In [1]:
import pandas as pd
import altair as alt
import numpy as np
import math
import requests
from bs4 import BeautifulSoup
import regex as re
import time
import geopandas as gpd

In [2]:
%load_ext nb_black

<IPython.core.display.Javascript object>

# Data Cleaning and Manipulation

### World Cup Power Rating

In [55]:
df = pd.read_csv("dataset/results.csv")

wc_data = df[df.tournament == "FIFA World Cup"].copy()

<IPython.core.display.Javascript object>

In [56]:
# Winning team gets 3 points, losing team gets 0 point, and tie gets 1 point, as per World Cup convention
def get_result(row, side):
    if side == "home":
        if row.home_score > row.away_score:
            return 3
        elif row.home_score < row.away_score:
            return 0
        else:
            return 1
    else:
        if row.home_score < row.away_score:
            return 3
        elif row.home_score > row.away_score:
            return 0
        else:
            return 1


# This function returns the goal difference for both home and away
def get_goal_diff(row, side):
    if side == "home":
        return row.home_score - row.away_score
    else:
        return row.away_score - row.home_score


# Returns World Cup results for each iteration of the event
def return_world_cup_result(data, country_name):
    df = data.copy()
    df = df[((df.tournament == "FIFA World Cup") & (df.country == country_name))].copy()

    df["home_result"] = df.apply(lambda x: get_result(x, "home"), axis=1)
    df["away_result"] = df.apply(lambda x: get_result(x, "away"), axis=1)
    df["home_goal_diff"] = df.apply(lambda x: get_goal_diff(x, "home"), axis=1)
    df["away_goal_diff"] = df.apply(lambda x: get_goal_diff(x, "away"), axis=1)

    home = df[
        ["tournament", "country", "home_team", "home_result", "home_goal_diff"]
    ].copy()
    away = df[
        ["tournament", "country", "away_team", "away_result", "away_goal_diff"]
    ].copy()

    home.rename(
        columns={
            "home_team": "team",
            "home_result": "result",
            "home_goal_diff": "goal_diff",
        },
        inplace=True,
    )
    away.rename(
        columns={
            "away_team": "team",
            "away_result": "result",
            "away_goal_diff": "goal_diff",
        },
        inplace=True,
    )

    combined = pd.concat([home, away]).copy()
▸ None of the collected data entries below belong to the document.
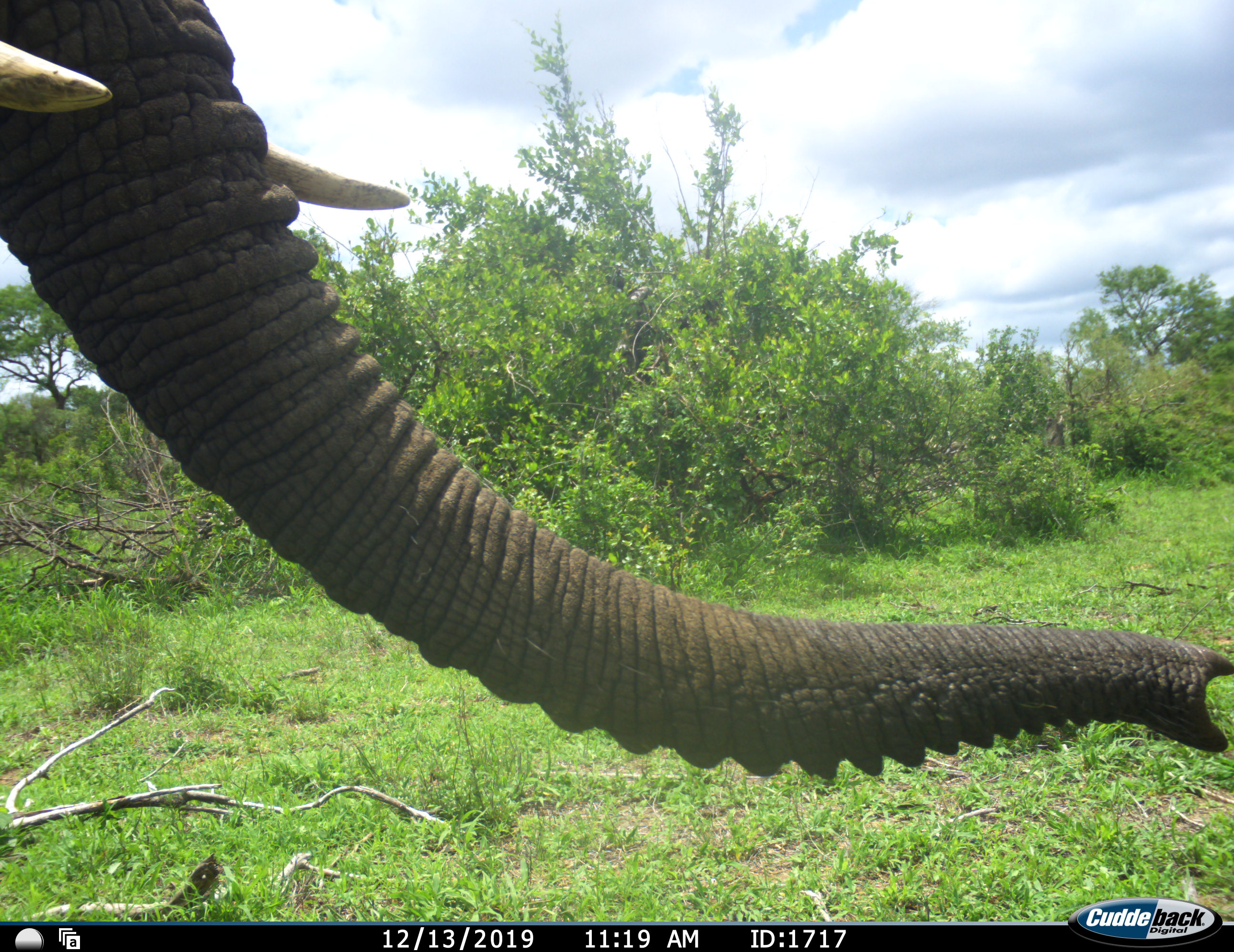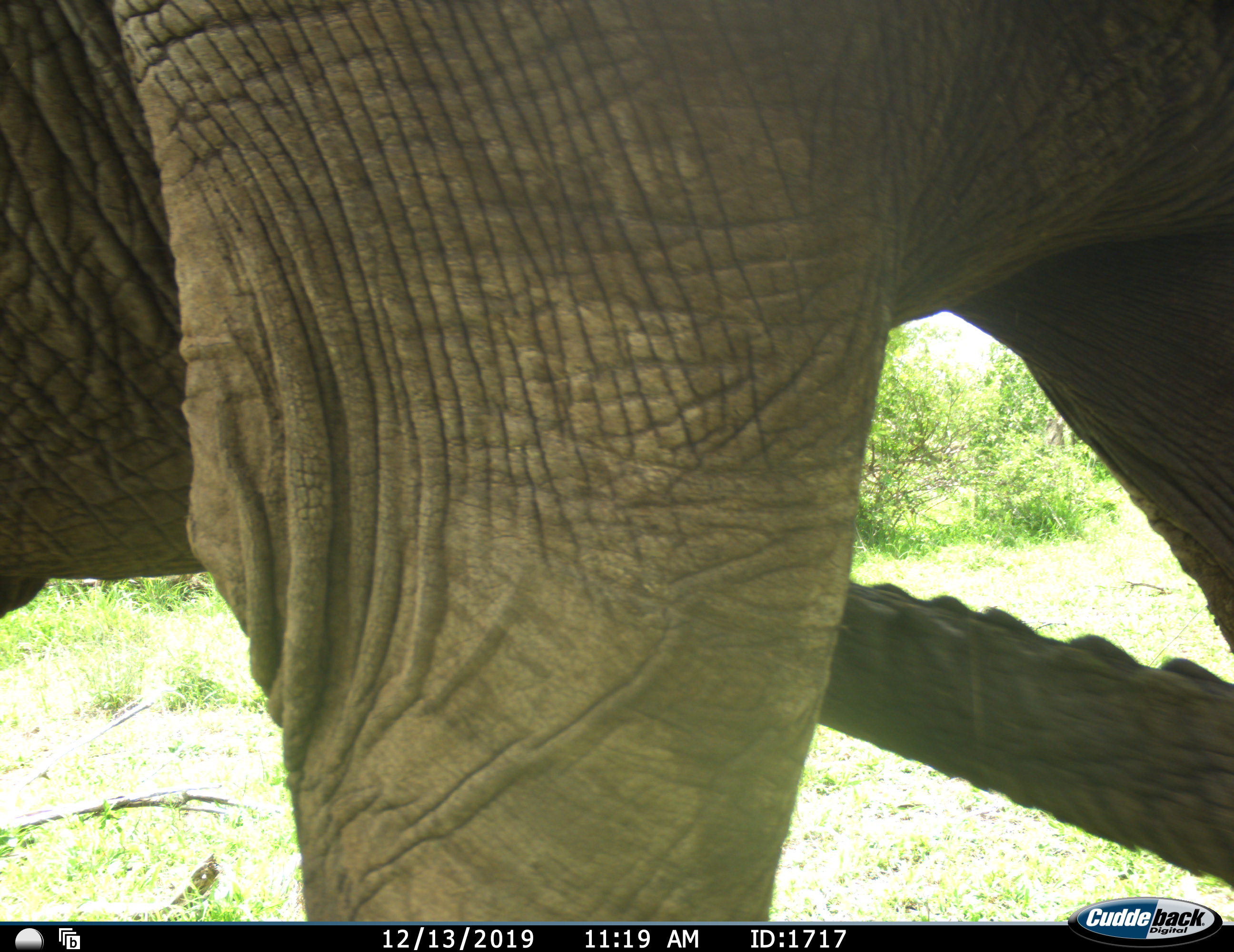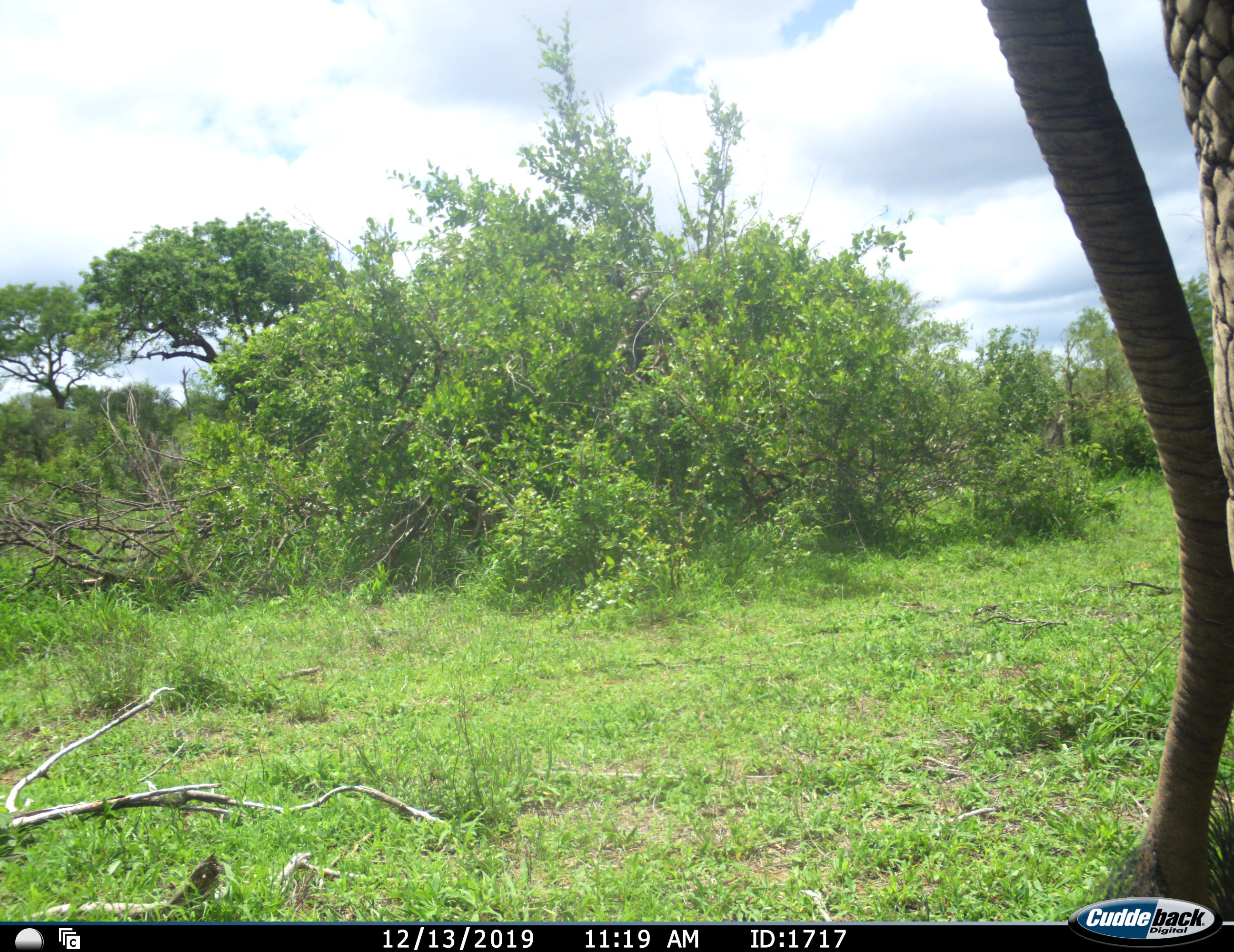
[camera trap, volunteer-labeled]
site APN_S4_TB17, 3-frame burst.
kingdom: Animalia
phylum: Chordata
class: Mammalia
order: Proboscidea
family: Elephantidae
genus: Loxodonta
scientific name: Loxodonta africana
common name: african bush elephant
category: elephant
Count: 1.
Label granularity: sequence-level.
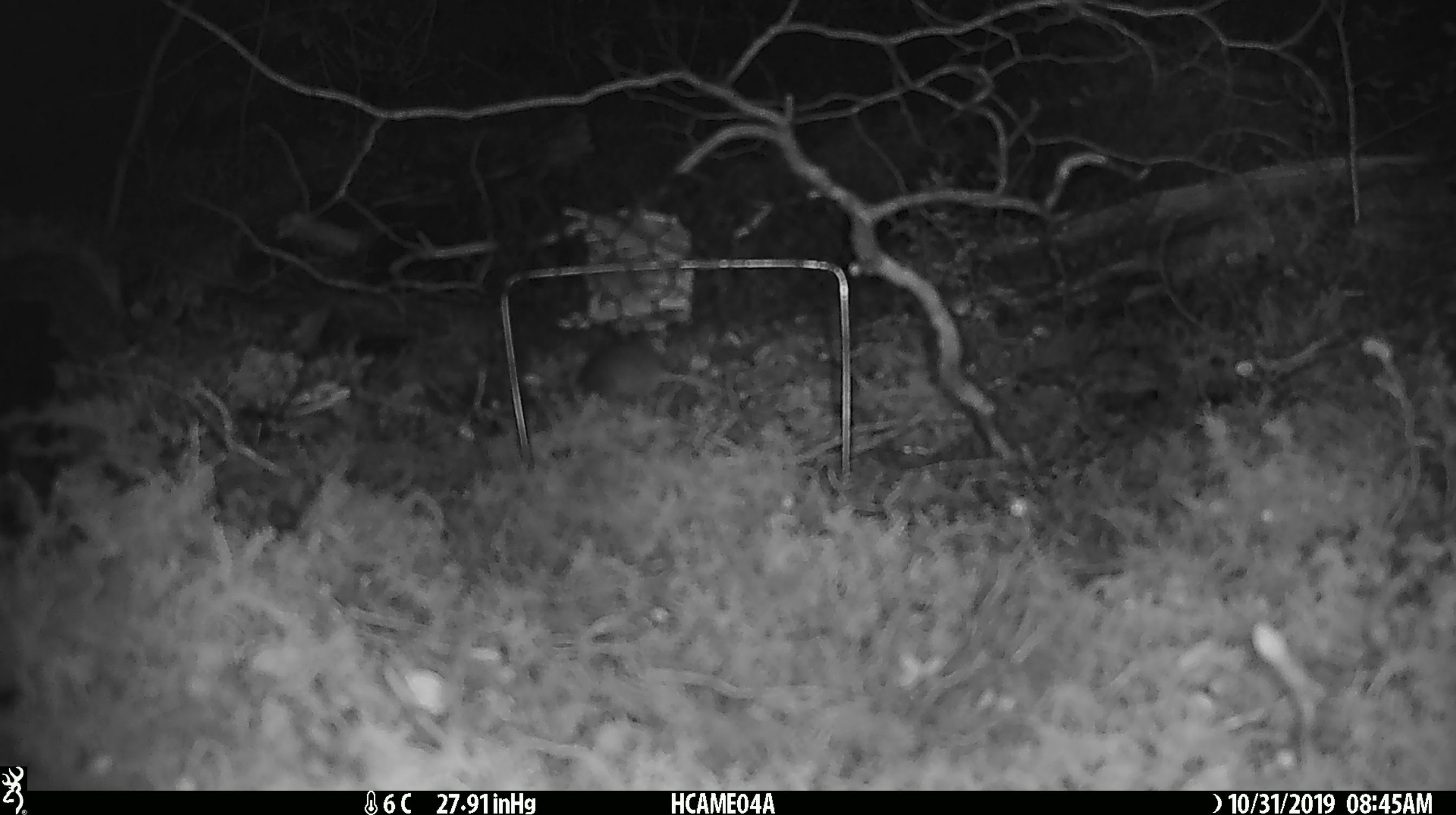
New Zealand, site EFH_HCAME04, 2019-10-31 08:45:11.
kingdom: Animalia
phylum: Chordata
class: Mammalia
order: Rodentia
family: Muridae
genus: Mus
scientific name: Mus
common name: mouse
Mouse (Mus).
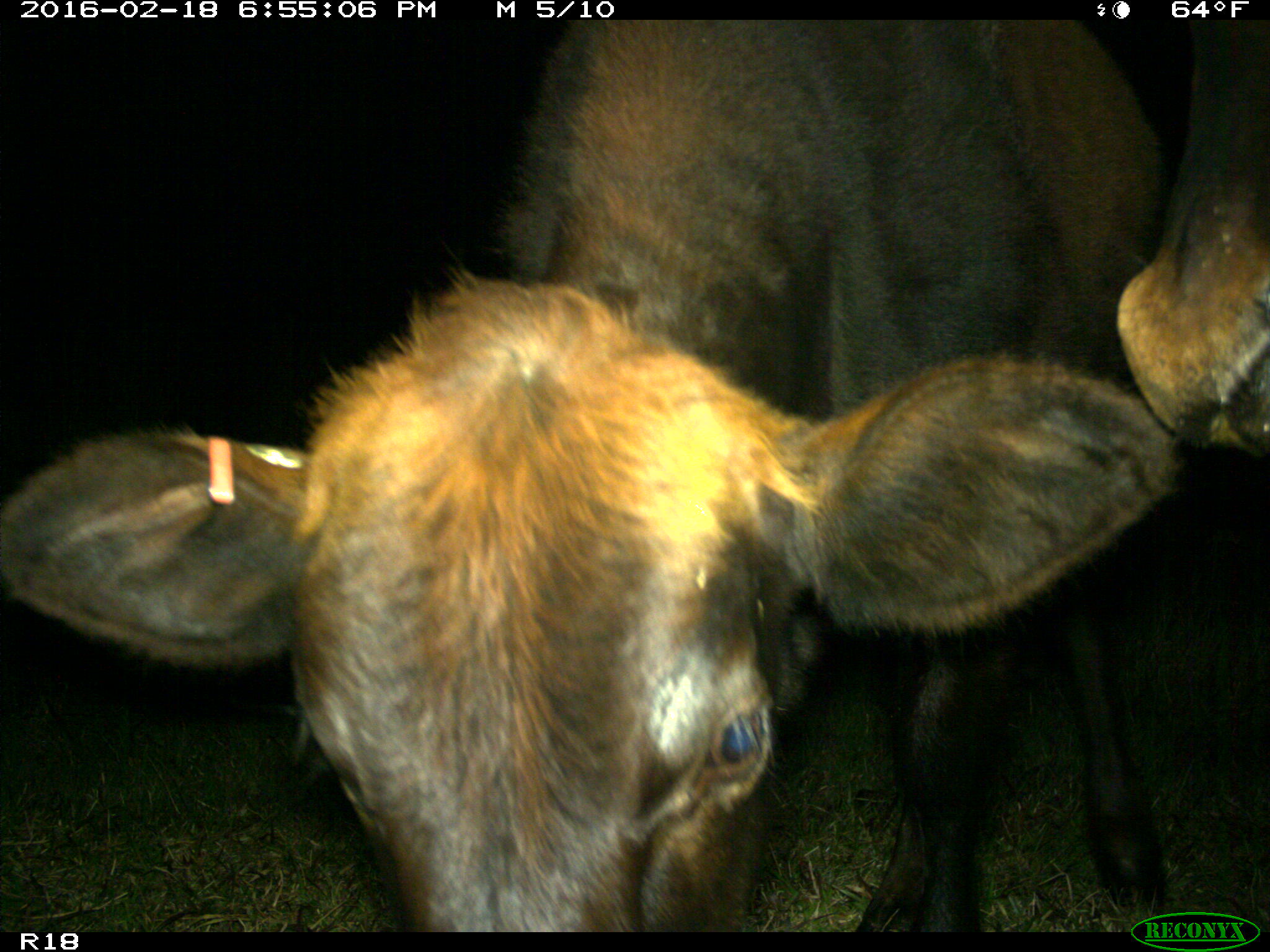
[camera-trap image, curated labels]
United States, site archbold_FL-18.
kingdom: Animalia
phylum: Chordata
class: Mammalia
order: Artiodactyla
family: Bovidae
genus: Bos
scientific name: Bos taurus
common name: domestic cow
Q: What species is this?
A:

    # Match count is the best indicator of how well the team did
    combined["match_count"] = 1

    # This ordering is not the most accurate, but is systematic way to calculate power rating
    combined = (
        combined.groupby(["tournament", "country", "team"], as_index=False)
        .sum()
        .sort_values(by=["match_count", "result", "goal_diff"], ascending=False)
        .reset_index(drop=True)
        .reset_index()
        .rename(columns={"index": "rank"})
    )
    combined["wc_result_score"] = (32 - (combined["rank"] + 1)) / 32 + 1 / 32

    return combined

<IPython.core.display.Javascript object>

In [57]:
russia = return_world_cup_result(wc_data, "Russia")[
    ["country", "team", "wc_result_score"]
]
qatar = return_world_cup_result(wc_data, "Qatar")[
    ["country", "team", "wc_result_score"]
]

wc_results_2018_2022 = russia.merge(qatar, how="outer", on=["team"]).copy()

wc_results_2018_2022 = wc_results_2018_2022[
    ["team", "wc_result_score_x", "wc_result_score_y"]
]

wc_results_2018_2022 = wc_results_2018_2022.fillna(0)

wc_results_2018_2022 = wc_results_2018_2022.melt(id_vars=["team"])

wc_results_2018_2022 = wc_results_2018_2022.drop(columns=["variable"]).rename(
    columns={"value": "power_rating"}
)

wc_results_2018_2022 = wc_results_2018_2022.groupby(["team"], as_index=False).mean()

wc_results_2018_2022 = wc_results_2018_2022.rename(columns={"team": "country_name"})

<IPython.core.display.Javascript object>

#### Convert to CSV: World Cup Power Rating

In [58]:
wc_results_2018_2022.to_csv("world_cup_result.csv")

<IPython.core.display.Javascript object>